Another example is, “Which of the following illnesses have you had in the past 3 months? – COVID-19, pneumonia, influenza A, strep throat”

“Which of the following have you done in the past 3 months? – Take a trip abroad, piloted a helicopter, saw the Grand Canyon, went skydiving”.

3. Time TAKEN

Completion time is a quick and easy way to catch respondents who are speeding through the survey and not fully reading questions or thinking about their responses. 

Before launching your survey, time yourself taking the survey and use that time as a reference when reviewing respondent completion time. Give respondents leeway as some may read and comprehend much faster. 

However, if the survey takes the survey writer 15 minutes to complete but a respondent completes it in 3-5 minutes, it is safe to assume they rushed their responses and they may not be very high quality.

4. Open-ended Questions

We always recommend adding 2-4 open-ended questions for data quality purposes. 

Stay away from questions that could result in yes/no answers. 

Ask respondents to elaborate on their selection and to be as specific as possible. 

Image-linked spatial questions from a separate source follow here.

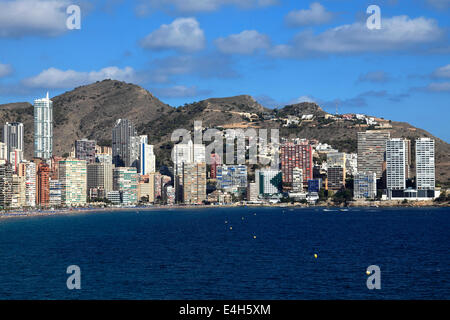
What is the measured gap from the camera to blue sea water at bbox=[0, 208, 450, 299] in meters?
47.6

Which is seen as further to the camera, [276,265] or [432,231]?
[432,231]

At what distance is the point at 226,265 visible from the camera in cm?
6172

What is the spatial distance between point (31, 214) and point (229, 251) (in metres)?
128

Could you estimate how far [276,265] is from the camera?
61.6m

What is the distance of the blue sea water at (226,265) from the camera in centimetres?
4756
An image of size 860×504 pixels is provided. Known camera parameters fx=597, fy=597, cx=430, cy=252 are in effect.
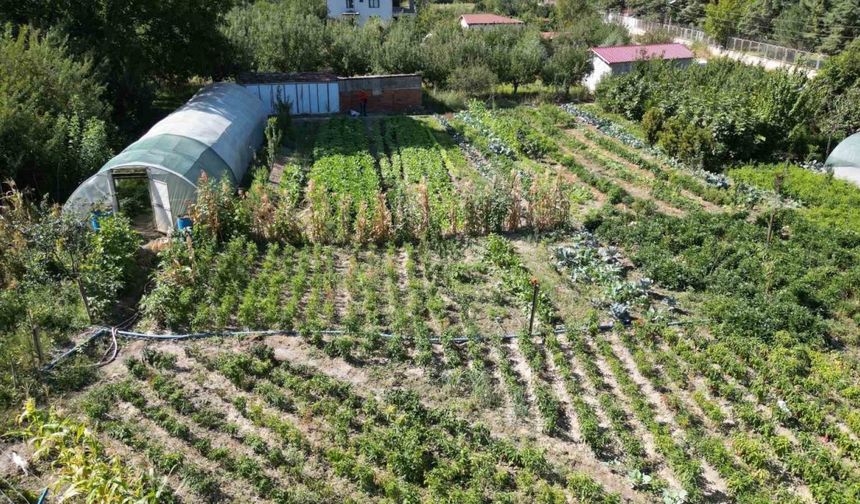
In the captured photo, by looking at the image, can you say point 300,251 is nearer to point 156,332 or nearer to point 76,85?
point 156,332

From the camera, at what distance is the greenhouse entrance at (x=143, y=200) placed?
53.2ft

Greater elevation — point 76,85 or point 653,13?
point 653,13

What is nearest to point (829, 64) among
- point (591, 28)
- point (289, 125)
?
point (591, 28)

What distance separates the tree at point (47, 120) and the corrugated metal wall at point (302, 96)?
813 centimetres

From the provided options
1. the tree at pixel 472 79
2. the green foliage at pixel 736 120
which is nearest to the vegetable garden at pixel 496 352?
the green foliage at pixel 736 120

Towards the end of the survey, you can also ask the respondent to identify the topic of the survey. Despite being a simple question, their answers will indicate if they were actually paying attention to the survey. 

Reviewing open-ended data allows you to catch AI bots repeating answers or rambling nonsense not related to the questions. It also allows you to catch respondents who are not paying attention, rushing through with simple answers, or just typing scrambles of letters as their response. “Cool” “it's fine” “asdfghjkl;”. 

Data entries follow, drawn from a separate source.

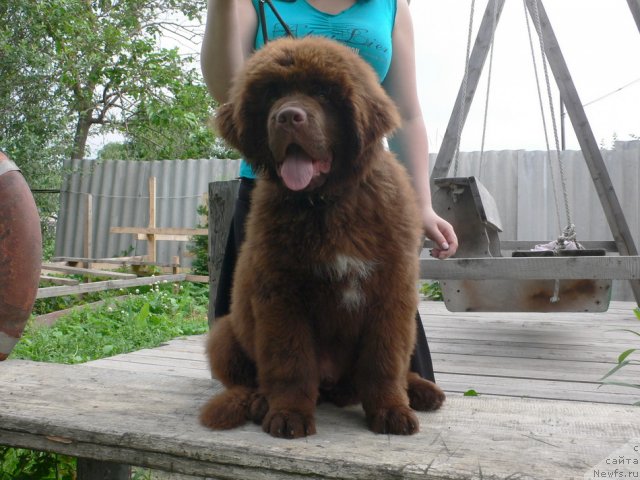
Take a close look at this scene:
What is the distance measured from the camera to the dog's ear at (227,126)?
6.09ft

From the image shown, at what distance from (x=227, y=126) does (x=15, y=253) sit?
1.28 metres

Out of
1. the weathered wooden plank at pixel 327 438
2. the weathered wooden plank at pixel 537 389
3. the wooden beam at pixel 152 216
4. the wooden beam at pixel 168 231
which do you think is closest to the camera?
the weathered wooden plank at pixel 327 438

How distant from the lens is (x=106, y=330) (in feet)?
21.0

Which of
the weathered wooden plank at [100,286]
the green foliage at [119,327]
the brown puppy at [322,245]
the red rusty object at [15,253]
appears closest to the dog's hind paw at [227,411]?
the brown puppy at [322,245]

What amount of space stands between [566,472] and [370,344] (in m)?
0.59

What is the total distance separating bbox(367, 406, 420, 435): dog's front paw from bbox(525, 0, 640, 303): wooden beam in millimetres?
4801

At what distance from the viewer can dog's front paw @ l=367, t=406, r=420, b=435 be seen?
1.74 meters

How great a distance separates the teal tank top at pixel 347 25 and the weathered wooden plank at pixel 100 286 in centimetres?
533

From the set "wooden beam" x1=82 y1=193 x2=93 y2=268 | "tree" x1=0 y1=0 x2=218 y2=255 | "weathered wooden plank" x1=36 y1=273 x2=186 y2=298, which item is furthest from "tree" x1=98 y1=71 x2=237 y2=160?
"weathered wooden plank" x1=36 y1=273 x2=186 y2=298

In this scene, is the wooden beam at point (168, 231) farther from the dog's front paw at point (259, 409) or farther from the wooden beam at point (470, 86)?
the dog's front paw at point (259, 409)

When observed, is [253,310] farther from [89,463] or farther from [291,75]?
[89,463]

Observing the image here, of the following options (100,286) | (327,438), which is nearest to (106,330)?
(100,286)

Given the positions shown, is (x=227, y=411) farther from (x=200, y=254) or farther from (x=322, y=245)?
(x=200, y=254)

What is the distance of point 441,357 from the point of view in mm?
4441
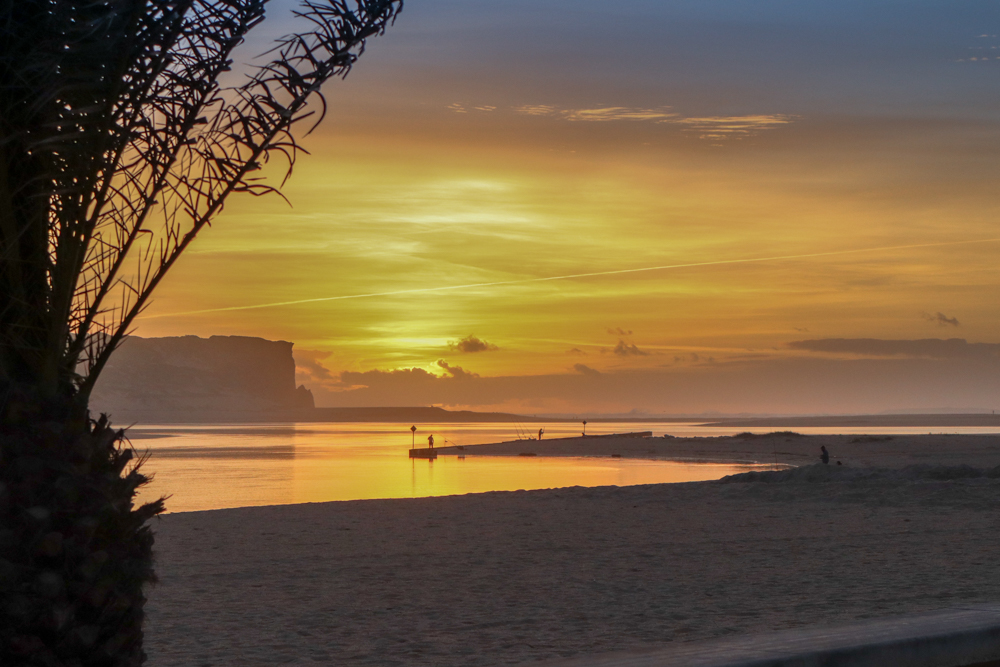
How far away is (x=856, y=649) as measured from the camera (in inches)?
182

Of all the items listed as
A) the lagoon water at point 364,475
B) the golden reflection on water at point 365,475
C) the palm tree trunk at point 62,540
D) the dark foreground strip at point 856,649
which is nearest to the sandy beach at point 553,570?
the dark foreground strip at point 856,649

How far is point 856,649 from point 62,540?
3813 mm

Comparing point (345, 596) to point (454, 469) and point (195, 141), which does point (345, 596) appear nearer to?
point (195, 141)

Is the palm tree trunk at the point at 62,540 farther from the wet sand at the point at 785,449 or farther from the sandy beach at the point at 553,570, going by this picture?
the wet sand at the point at 785,449

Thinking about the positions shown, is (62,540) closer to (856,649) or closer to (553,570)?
(856,649)

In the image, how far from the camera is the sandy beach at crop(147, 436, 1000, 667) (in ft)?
23.5

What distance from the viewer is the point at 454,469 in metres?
42.7

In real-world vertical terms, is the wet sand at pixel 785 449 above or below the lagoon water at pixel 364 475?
above

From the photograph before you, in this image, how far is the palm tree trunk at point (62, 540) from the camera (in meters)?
3.63

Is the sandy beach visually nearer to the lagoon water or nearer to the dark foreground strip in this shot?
the dark foreground strip

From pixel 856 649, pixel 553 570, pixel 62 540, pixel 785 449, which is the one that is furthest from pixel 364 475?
pixel 62 540

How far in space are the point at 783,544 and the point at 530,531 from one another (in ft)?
12.8

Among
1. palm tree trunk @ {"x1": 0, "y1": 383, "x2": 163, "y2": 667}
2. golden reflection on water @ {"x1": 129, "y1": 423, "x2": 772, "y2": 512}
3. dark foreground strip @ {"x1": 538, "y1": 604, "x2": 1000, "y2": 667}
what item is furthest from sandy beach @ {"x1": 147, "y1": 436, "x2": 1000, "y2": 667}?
golden reflection on water @ {"x1": 129, "y1": 423, "x2": 772, "y2": 512}

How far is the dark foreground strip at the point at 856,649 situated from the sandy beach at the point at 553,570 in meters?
1.42
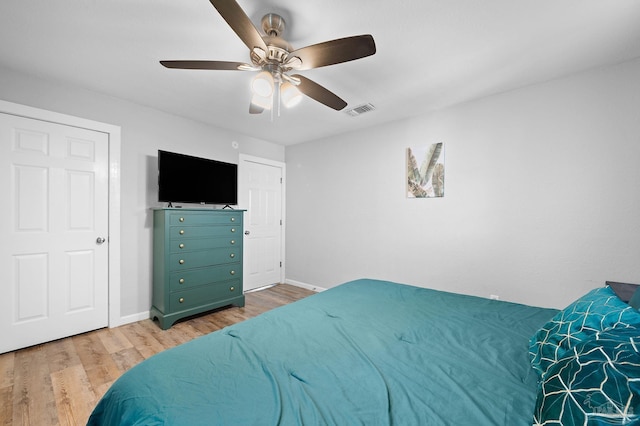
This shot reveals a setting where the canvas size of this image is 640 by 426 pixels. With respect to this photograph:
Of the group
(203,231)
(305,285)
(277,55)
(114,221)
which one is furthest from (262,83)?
(305,285)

To avoid short answers, and if possible, add a minimum character count on your survey platform to encourage respondents to leave more than one-word responses.

5. Improbably Similar Demographics

Reviewing similar demographics is a newer approach our team has started to take that allows us to catch respondents who may be taking the survey more than once. (Bonus tip: first check for IP duplicates to remove any repeat respondents). 

Our team will add a zip code question which helps us look for duplicates. Of course, some respondents could be from the same zip code and not a duplicate. 

However, that’s highly unlikely that there are multiple respondents from the same zip code that are also, white, non-Hispanic, female, age 21-28, divorced, with 3 kids, 2 dogs, 1 cat, and 70k household income. 

Once these duplicates are flagged, if you are still wary that they may be different respondents, you can compare their open-ends and selections throughout the survey to see if you can find more similarities which confirm its status as a duplicate response.

Offering some of the highest data quality is something Lab42 prides itself on. Too many sample providers lack intelligent and adaptive tools to identify and stop poor quality respondents from tainting your research results.

We’ve seen an increasing number of generative AI bots making their way into research studies, and if you don’t have the proper protocols set up, you could be left with results that at best, don’t make sense, and at worst, are just plain wrong.